Saturday, May 26, 2007

Part 2: Brothers and sisters

A theme that arose from our mission trip was that of unity. In many ways, the Lakota are disunified--those who live in poverty, sadly, do what they can to keep others from overcoming. They would rather see everyone remain stuck in the same miry condition than to allow talented and ingenuitive individuals rise up to something better. If a few could overcome the poverty and the addiction, then it could really be a springboard for change within the whole tribe--and there are many talented artists, storytellers, and entrepreneurial minds among the Lakota. But the masses put great effort into keeping these individuals out of work, and they scorn one another for their successes... and it makes me sad not only for those who are being oppressed, but for their oppressors as well, who are indirectly perpetuating their own oppression.

These are the words that we shared with the Lakota community in Whiteclay. I may have been the messenger, but the message was the Lord's.

All of us on this earth are God's people... and though we are many and varied, God designed us all, and desires for us to live in peace and to be unified through Him. Psalm 133 declares, "How good and pleasant it is when brothers live together in unity!" We are the brothers and sisters, and it is God's Spirit that can bring us--each family, the whole of the Lakota people, and every tribe and nation of the world--together in Him.

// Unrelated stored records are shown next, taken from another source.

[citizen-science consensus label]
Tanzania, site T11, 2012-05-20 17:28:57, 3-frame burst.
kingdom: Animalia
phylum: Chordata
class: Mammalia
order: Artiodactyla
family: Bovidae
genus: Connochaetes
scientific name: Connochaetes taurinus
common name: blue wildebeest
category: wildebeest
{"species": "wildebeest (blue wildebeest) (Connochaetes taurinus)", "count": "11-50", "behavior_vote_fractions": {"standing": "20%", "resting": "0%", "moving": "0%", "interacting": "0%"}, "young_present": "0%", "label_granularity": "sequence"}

The tradition of the Three Sisters--corn, beans, and squash, grown together in a single plot of land--began out of the understanding the Indians had of a need for unity between the crops. Corn stalks grow strong and tall, providing a support for the beans, which need something sturdy to climb. The beans, in return, support the corn stalks, and they add their nitrogen to the soil so that future generations of corn might have the nutrients they need to prosper. Spiny squash vines run along the ground, defending the entire garden from predators. Their shallow roots keep the soil moist so that nothing dries out.

The Three Sisters portray a beautiful picture of the unity that God intended for all His creation--most importantly for us, His people.

But what if the corn, towering over the squash and beans, blocked them from receiving the sunlight? What if the beans climbed the corn stalks to pull the corn down? What if the squash vines tangled and choked the corn and the beans? If the crops lived in competition and strife, they would destroy each other. And they would ultimately destroy themselves too, since none of the Three Sisters can prosper without the help of the others. If each tried to pull its sisters down, then none would thrive.

So it is with God's people. We are all brothers and sisters through Him, and He says that it is good and pleasant for us to live in unity. Envy, strife, anger, jealousy, are seeds that our enemy sows to try and bring division among us in our homes and our communities, to choke out our love and concern for each other.

But our Lord Jesus commanded us to love one another, just as He loves us. He demonstrated that love in His life on earth, and in His sacrifice on the cross for each of us. When we love each other as Jesus taught, then we do not pull each other down--instead, we lift each other up and help each other grow.

This is unity that God declares good and pleasant--and our unity as brothers and sisters in God our Father brings greater abundance of life to all of us.


While we were there, God used us to turn this:


Into this:


What began as a solidly packed hill of dry, flaked earth, permeated with weeds and lifeless, rotting tangles of grass roots will become a Three Sisters garden, at the southern border of Whiteclay. As we dug weeds which were anchored deep into the fallow ground, as we tilled the soil and broke up the rocky hunks and made it arable again, as we planted and watered the corn seeds which will shoot up within days, we prayed that God would do this very same work in the hearts of His beloved, the Lakota. There is much dry, packed soil to till, and I believe that we were used to begin that process. Only God knows when the harvest will be ready... but I have faith that there will be a harvest, that beauty will come once again to Whiteclay--in the physical land that has been reclaimed for God, and in the people who are now so content with their filthy rags because they cannot imagine anything better. When this garden begins to flourish, when God transforms the southern gate to the reservation into a place of great physical beauty, may the Lakota begin to see their Creator's beauty and harmony reflected in the land itself. May they begin to conceive of God's plans to prosper them, to give them a hope and a future... and may they unify themselves as a people, under God their Father, to let go of the old and take hold of the new! The missionaries who live with these people are Bruce and Marsha Bonfleur, and their name is French for "good flower." Thank You, God, for sending Good Flowers to such a desolate land and a hopeless people, to bring them hope for new life!